§ **WHAT TO WORK ON**
Copy out the entries below word for word, starting at the line that contains "How far apart" and ending with the line that contains "1393 centimetres", both of those lines included.

§ **MATERIAL SHOWN**
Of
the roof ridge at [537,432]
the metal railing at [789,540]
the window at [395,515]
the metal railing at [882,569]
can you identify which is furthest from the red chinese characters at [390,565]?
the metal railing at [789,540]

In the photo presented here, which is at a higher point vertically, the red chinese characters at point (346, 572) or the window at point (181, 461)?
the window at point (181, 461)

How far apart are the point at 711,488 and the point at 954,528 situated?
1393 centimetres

--

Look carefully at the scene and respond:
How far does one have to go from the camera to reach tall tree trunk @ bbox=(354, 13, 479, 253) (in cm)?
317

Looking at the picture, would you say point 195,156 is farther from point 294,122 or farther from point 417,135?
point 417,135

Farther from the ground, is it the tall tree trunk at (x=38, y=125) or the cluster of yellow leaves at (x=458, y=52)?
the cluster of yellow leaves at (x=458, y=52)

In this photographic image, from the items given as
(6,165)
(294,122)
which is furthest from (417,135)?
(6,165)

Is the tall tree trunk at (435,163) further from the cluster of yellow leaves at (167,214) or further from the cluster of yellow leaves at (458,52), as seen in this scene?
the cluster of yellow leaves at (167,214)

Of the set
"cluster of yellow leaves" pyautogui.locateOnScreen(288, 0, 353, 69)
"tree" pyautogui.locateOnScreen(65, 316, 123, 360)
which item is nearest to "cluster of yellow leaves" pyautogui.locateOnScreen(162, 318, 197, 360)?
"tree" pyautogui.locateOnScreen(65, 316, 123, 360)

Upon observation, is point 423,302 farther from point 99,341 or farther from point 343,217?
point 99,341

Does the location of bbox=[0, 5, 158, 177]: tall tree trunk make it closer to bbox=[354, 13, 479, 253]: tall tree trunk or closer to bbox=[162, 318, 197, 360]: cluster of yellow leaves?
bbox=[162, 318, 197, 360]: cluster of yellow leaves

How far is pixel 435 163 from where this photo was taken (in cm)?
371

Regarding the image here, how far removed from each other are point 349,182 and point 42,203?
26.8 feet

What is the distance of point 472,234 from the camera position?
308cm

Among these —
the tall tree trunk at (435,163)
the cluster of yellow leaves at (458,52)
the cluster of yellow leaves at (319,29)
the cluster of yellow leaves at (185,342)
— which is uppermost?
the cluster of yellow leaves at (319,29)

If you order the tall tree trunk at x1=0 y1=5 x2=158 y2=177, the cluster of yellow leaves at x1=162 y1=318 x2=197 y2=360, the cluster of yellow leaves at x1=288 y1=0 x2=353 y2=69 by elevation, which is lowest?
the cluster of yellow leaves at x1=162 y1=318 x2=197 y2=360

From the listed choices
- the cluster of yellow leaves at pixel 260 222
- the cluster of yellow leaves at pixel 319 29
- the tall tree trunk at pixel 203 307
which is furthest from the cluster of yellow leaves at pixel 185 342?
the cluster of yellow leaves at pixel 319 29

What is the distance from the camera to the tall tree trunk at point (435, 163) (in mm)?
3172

§ **SOLUTION**
How far apart are the point at 711,488 and the point at 954,528 situated?
1393 centimetres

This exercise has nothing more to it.